The patients were enrolled during the screening visit by the investigator based on clinical signs of hemorrhoids. All the patients included in the clinical study underwent careful physical examination and records were maintained with detailed clinical history. Each patient’s history was recorded on a case history sheet and examined for any other previous disease history. At the start of the study, examination of blood, stools and urine was performed to exclude patients having gastro-intestinal, liver, renal or other diseases that may affect study outcome.

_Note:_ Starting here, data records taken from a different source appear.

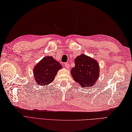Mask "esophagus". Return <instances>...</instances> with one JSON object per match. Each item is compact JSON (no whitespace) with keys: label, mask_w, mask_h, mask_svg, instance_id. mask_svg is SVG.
Listing matches in <instances>:
<instances>
[{"label":"esophagus","mask_w":132,"mask_h":132,"mask_svg":"<svg viewBox=\"0 0 132 132\" xmlns=\"http://www.w3.org/2000/svg\"><path fill=\"white\" fill-rule=\"evenodd\" d=\"M65 67H66V69H69L70 68V65L69 63H65Z\"/></svg>","instance_id":"1"}]
</instances>
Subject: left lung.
I'll return each instance as SVG.
<instances>
[{
	"mask_svg": "<svg viewBox=\"0 0 132 132\" xmlns=\"http://www.w3.org/2000/svg\"><path fill=\"white\" fill-rule=\"evenodd\" d=\"M75 66L71 71L75 81L82 87H92L98 80L100 67L97 61L84 54L75 59Z\"/></svg>",
	"mask_w": 132,
	"mask_h": 132,
	"instance_id": "1",
	"label": "left lung"
}]
</instances>
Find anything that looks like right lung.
Instances as JSON below:
<instances>
[{
  "instance_id": "obj_1",
  "label": "right lung",
  "mask_w": 132,
  "mask_h": 132,
  "mask_svg": "<svg viewBox=\"0 0 132 132\" xmlns=\"http://www.w3.org/2000/svg\"><path fill=\"white\" fill-rule=\"evenodd\" d=\"M62 66L52 56L43 58L33 68V75L38 85L45 86L52 82L57 72Z\"/></svg>"
}]
</instances>
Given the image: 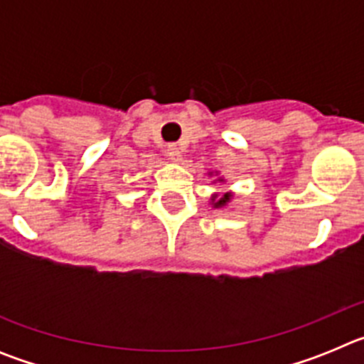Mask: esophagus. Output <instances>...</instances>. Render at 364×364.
Instances as JSON below:
<instances>
[{
  "label": "esophagus",
  "mask_w": 364,
  "mask_h": 364,
  "mask_svg": "<svg viewBox=\"0 0 364 364\" xmlns=\"http://www.w3.org/2000/svg\"><path fill=\"white\" fill-rule=\"evenodd\" d=\"M167 156H169L171 160H175V162H178V160H180V149H178V146H176V144H169V146H167Z\"/></svg>",
  "instance_id": "34e87169"
}]
</instances>
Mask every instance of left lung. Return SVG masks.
Listing matches in <instances>:
<instances>
[{
  "label": "left lung",
  "mask_w": 364,
  "mask_h": 364,
  "mask_svg": "<svg viewBox=\"0 0 364 364\" xmlns=\"http://www.w3.org/2000/svg\"><path fill=\"white\" fill-rule=\"evenodd\" d=\"M230 200H231V195H230V193H226V195H224L222 198H218V200H215V198H213V205H215V208H222V205H226Z\"/></svg>",
  "instance_id": "left-lung-1"
}]
</instances>
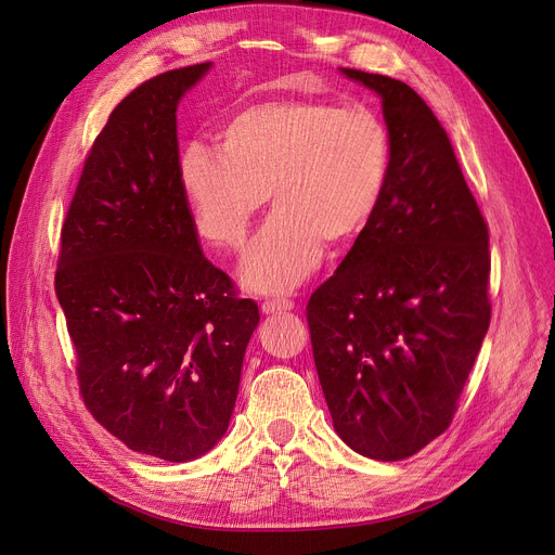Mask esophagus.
Wrapping results in <instances>:
<instances>
[{
	"label": "esophagus",
	"mask_w": 555,
	"mask_h": 555,
	"mask_svg": "<svg viewBox=\"0 0 555 555\" xmlns=\"http://www.w3.org/2000/svg\"><path fill=\"white\" fill-rule=\"evenodd\" d=\"M295 308V301L293 299H285V297H274V299H266L260 304V310L266 314H281V312H287Z\"/></svg>",
	"instance_id": "34e87169"
}]
</instances>
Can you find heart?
<instances>
[{"instance_id":"obj_1","label":"heart","mask_w":555,"mask_h":555,"mask_svg":"<svg viewBox=\"0 0 555 555\" xmlns=\"http://www.w3.org/2000/svg\"><path fill=\"white\" fill-rule=\"evenodd\" d=\"M220 151L191 143L180 157L195 231L220 251H238L254 216L276 211L247 249L241 279L262 295L287 293L324 256L326 241H356L389 184L393 145L366 105L279 99L243 107L222 126Z\"/></svg>"}]
</instances>
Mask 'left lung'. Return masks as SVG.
I'll return each instance as SVG.
<instances>
[{"mask_svg":"<svg viewBox=\"0 0 555 555\" xmlns=\"http://www.w3.org/2000/svg\"><path fill=\"white\" fill-rule=\"evenodd\" d=\"M383 99L391 175L380 209L308 306L341 441L400 461L441 436L490 324L488 224L450 137L410 85L341 69Z\"/></svg>","mask_w":555,"mask_h":555,"instance_id":"1","label":"left lung"}]
</instances>
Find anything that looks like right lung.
<instances>
[{
    "label": "right lung",
    "instance_id": "right-lung-1",
    "mask_svg": "<svg viewBox=\"0 0 555 555\" xmlns=\"http://www.w3.org/2000/svg\"><path fill=\"white\" fill-rule=\"evenodd\" d=\"M209 67L164 72L112 109L55 270L85 406L130 450L172 463L222 439L260 319L202 254L180 186L175 112Z\"/></svg>",
    "mask_w": 555,
    "mask_h": 555
}]
</instances>
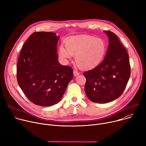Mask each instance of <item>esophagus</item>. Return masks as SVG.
<instances>
[{
  "label": "esophagus",
  "instance_id": "34e87169",
  "mask_svg": "<svg viewBox=\"0 0 146 146\" xmlns=\"http://www.w3.org/2000/svg\"><path fill=\"white\" fill-rule=\"evenodd\" d=\"M73 73H74V76H77L78 75H79V74H80V72H78L76 70H74L73 71Z\"/></svg>",
  "mask_w": 146,
  "mask_h": 146
}]
</instances>
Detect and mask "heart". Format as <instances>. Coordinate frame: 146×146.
<instances>
[{"label":"heart","instance_id":"obj_1","mask_svg":"<svg viewBox=\"0 0 146 146\" xmlns=\"http://www.w3.org/2000/svg\"><path fill=\"white\" fill-rule=\"evenodd\" d=\"M65 47L59 48L61 58L68 59L75 56V63L83 70H90L96 67L103 59L106 45L100 38L92 36L73 37L65 41Z\"/></svg>","mask_w":146,"mask_h":146}]
</instances>
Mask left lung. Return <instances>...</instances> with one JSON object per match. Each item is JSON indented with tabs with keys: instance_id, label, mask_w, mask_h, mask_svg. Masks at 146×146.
Returning <instances> with one entry per match:
<instances>
[{
	"instance_id": "left-lung-1",
	"label": "left lung",
	"mask_w": 146,
	"mask_h": 146,
	"mask_svg": "<svg viewBox=\"0 0 146 146\" xmlns=\"http://www.w3.org/2000/svg\"><path fill=\"white\" fill-rule=\"evenodd\" d=\"M109 46L102 62L86 71L85 91L92 102L105 104L118 98L124 91L130 76L129 55L114 33L105 31Z\"/></svg>"
}]
</instances>
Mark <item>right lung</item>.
<instances>
[{
	"mask_svg": "<svg viewBox=\"0 0 146 146\" xmlns=\"http://www.w3.org/2000/svg\"><path fill=\"white\" fill-rule=\"evenodd\" d=\"M60 37L52 32H35L23 44L17 61V80L30 101L49 106L58 103L73 78L70 66L57 60Z\"/></svg>",
	"mask_w": 146,
	"mask_h": 146,
	"instance_id": "right-lung-1",
	"label": "right lung"
}]
</instances>
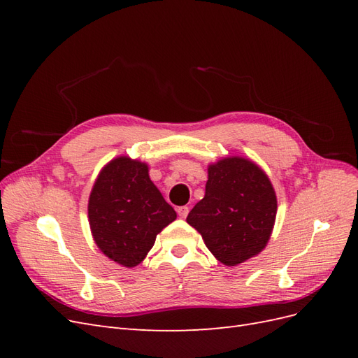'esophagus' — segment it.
<instances>
[{
	"label": "esophagus",
	"instance_id": "obj_1",
	"mask_svg": "<svg viewBox=\"0 0 358 358\" xmlns=\"http://www.w3.org/2000/svg\"><path fill=\"white\" fill-rule=\"evenodd\" d=\"M178 210V215H179V218H187V215H188V212H189V209L187 208V206H180V208H178L176 209Z\"/></svg>",
	"mask_w": 358,
	"mask_h": 358
}]
</instances>
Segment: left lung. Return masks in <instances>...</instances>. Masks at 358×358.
I'll return each instance as SVG.
<instances>
[{
    "label": "left lung",
    "mask_w": 358,
    "mask_h": 358,
    "mask_svg": "<svg viewBox=\"0 0 358 358\" xmlns=\"http://www.w3.org/2000/svg\"><path fill=\"white\" fill-rule=\"evenodd\" d=\"M276 210V192L266 171L248 158L225 157L208 166L204 197L187 222L213 257L231 267L266 248Z\"/></svg>",
    "instance_id": "left-lung-1"
}]
</instances>
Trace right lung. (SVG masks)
<instances>
[{"instance_id": "obj_1", "label": "right lung", "mask_w": 358, "mask_h": 358, "mask_svg": "<svg viewBox=\"0 0 358 358\" xmlns=\"http://www.w3.org/2000/svg\"><path fill=\"white\" fill-rule=\"evenodd\" d=\"M175 220L146 162L121 155L100 170L90 194L88 221L95 245L112 262L136 267Z\"/></svg>"}]
</instances>
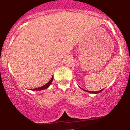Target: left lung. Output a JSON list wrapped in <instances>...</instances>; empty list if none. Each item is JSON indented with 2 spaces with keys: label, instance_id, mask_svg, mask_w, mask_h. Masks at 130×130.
I'll list each match as a JSON object with an SVG mask.
<instances>
[{
  "label": "left lung",
  "instance_id": "8db88e82",
  "mask_svg": "<svg viewBox=\"0 0 130 130\" xmlns=\"http://www.w3.org/2000/svg\"><path fill=\"white\" fill-rule=\"evenodd\" d=\"M80 88H81V87H80ZM81 89H83L82 88H81ZM83 90H84V91H86V92H87V93H94V94H98V93L102 92V91L104 89H102V90H100V91H87V90H84V89H83Z\"/></svg>",
  "mask_w": 130,
  "mask_h": 130
}]
</instances>
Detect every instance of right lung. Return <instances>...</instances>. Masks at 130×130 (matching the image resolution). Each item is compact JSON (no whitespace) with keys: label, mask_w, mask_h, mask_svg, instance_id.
Here are the masks:
<instances>
[{"label":"right lung","mask_w":130,"mask_h":130,"mask_svg":"<svg viewBox=\"0 0 130 130\" xmlns=\"http://www.w3.org/2000/svg\"><path fill=\"white\" fill-rule=\"evenodd\" d=\"M53 76H52V78H51V79L50 80V81L48 82L47 83V84H46L45 85H43L42 87H39V88H36V89H31L32 91H41V90H44V89H47L48 87L51 85V84H52V81H53Z\"/></svg>","instance_id":"add662e5"}]
</instances>
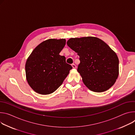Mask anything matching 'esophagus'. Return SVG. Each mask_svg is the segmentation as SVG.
<instances>
[{
  "label": "esophagus",
  "instance_id": "obj_1",
  "mask_svg": "<svg viewBox=\"0 0 135 135\" xmlns=\"http://www.w3.org/2000/svg\"><path fill=\"white\" fill-rule=\"evenodd\" d=\"M72 68H73V69H76V65L75 64H72Z\"/></svg>",
  "mask_w": 135,
  "mask_h": 135
}]
</instances>
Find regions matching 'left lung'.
Instances as JSON below:
<instances>
[{
	"instance_id": "1",
	"label": "left lung",
	"mask_w": 135,
	"mask_h": 135,
	"mask_svg": "<svg viewBox=\"0 0 135 135\" xmlns=\"http://www.w3.org/2000/svg\"><path fill=\"white\" fill-rule=\"evenodd\" d=\"M67 44L80 57L77 71L89 89L102 92L115 84L119 74V61L107 44L98 37L87 36L71 38Z\"/></svg>"
}]
</instances>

Key Inclusion and Exclusion Criteria

Inclusion criteria were: patients between 10 and 80 years old; presenting external or internal hemorrhoids or hemorrhoidal lesions; having no dermatological or other serious diseases like cancer; not under any medical treatment in the last 3 weeks; not having taken antibiotics, anti-histaminic or steroid drugs in the last 7 days; ready to participate in the study by signing the written consent; ready to fill out the questionnaire and attend the initial and final medical visits at the hospital; and able to read and write.

Number of Patients

It was decided to conduct the study on at least 20 patients in each group.

Product Application

Products were supplied by the sponsor as sprays (30ml) or tubes (10 and 50ml tubes containing a gel). For external hemorrhoids, the product was sprayed directly over the surface of the hemorrhoids, 3-4 sprays per application, 2-4 times per day. For internal hemorrhoids, patients were asked to pour about 1-2 ml of gel on their finger and apply the gel directly over the internal hemorrhoid or hemorrhoidal lesion, 2-4 times per day. The treatment was pursued for a maximum period of 6 weeks or up to complete recovery.

Follow up

Follow up was conducted on the 1^st and the last day by the CRO’s (Clinical Research Organizer) at investigational site. During the intermediary period, patients were asked to come for a check-up with the CRO once a week or at least once every two weeks. When patients were not able to come for check-up (± 1 day), they were asked to fill out the observation table employing a 0-10 scoring system for each parameter.

Parameters Studied

Each patient was asked to evaluate and to record the intensity of hemorrhoidal symptoms/parameters on a 0 to 10 scale. 0 represented no disease/symptom, and 10 very severe symptoms. The scores were given at weekly intervals by the patient (and the medical professional on the 1^st and the last week of treatment, only) for the following parameters: oedema; pain intensity; bleeding; redness around lesion; burning sensation; itching intensity (pruritus); feeling of constipation; feeling of weakness; hydration of piles; overall comfort; and the comments from the patients and investigators were also collected at the end of the study.

Statistical Analysis

Due to the small number of patients, data were analysed using the Wilcoxon Sign Rank test when the normality assumption was false. Descriptive statistics i.e. mean standard deviation (SD), minimum and maximum frequency distribution were used for the analysis of the demographic details, clinical evaluation, and medical history parameters.

Results

Identification of Pro-Inflammatory Cytokines on the Hemorrhoidal Surfaces

Among 18 selected cytokines tested individually, only 7 cytokines (MMPs 1, 2, 3, 7, 8, 9 and TNF-α) caused cellular damage in vitro. The cellular toxicity ranged between 12-22% indicating that although individual cytokines may exert cellular damage or inflammation, their toxicity on vascular cells is not too high. When these cytokines were associated with each other at half the concentration, we observed that the cytotoxicity increased progressively and produced a nearly additive effect. Maximum cytotoxicity (52%) was observed with the associations of MMPs 2+3+7+9 (MMP-i) and while a cellular toxicity score up to 59% was observed with MMPs 1+3+7+8+9+TNF-α association (MMP-e), the associations of MMPs 1+2+7+9 or 1+2+3+7+8+9+TNF-α did not induce higher cytotoxicity compared to the previous associations.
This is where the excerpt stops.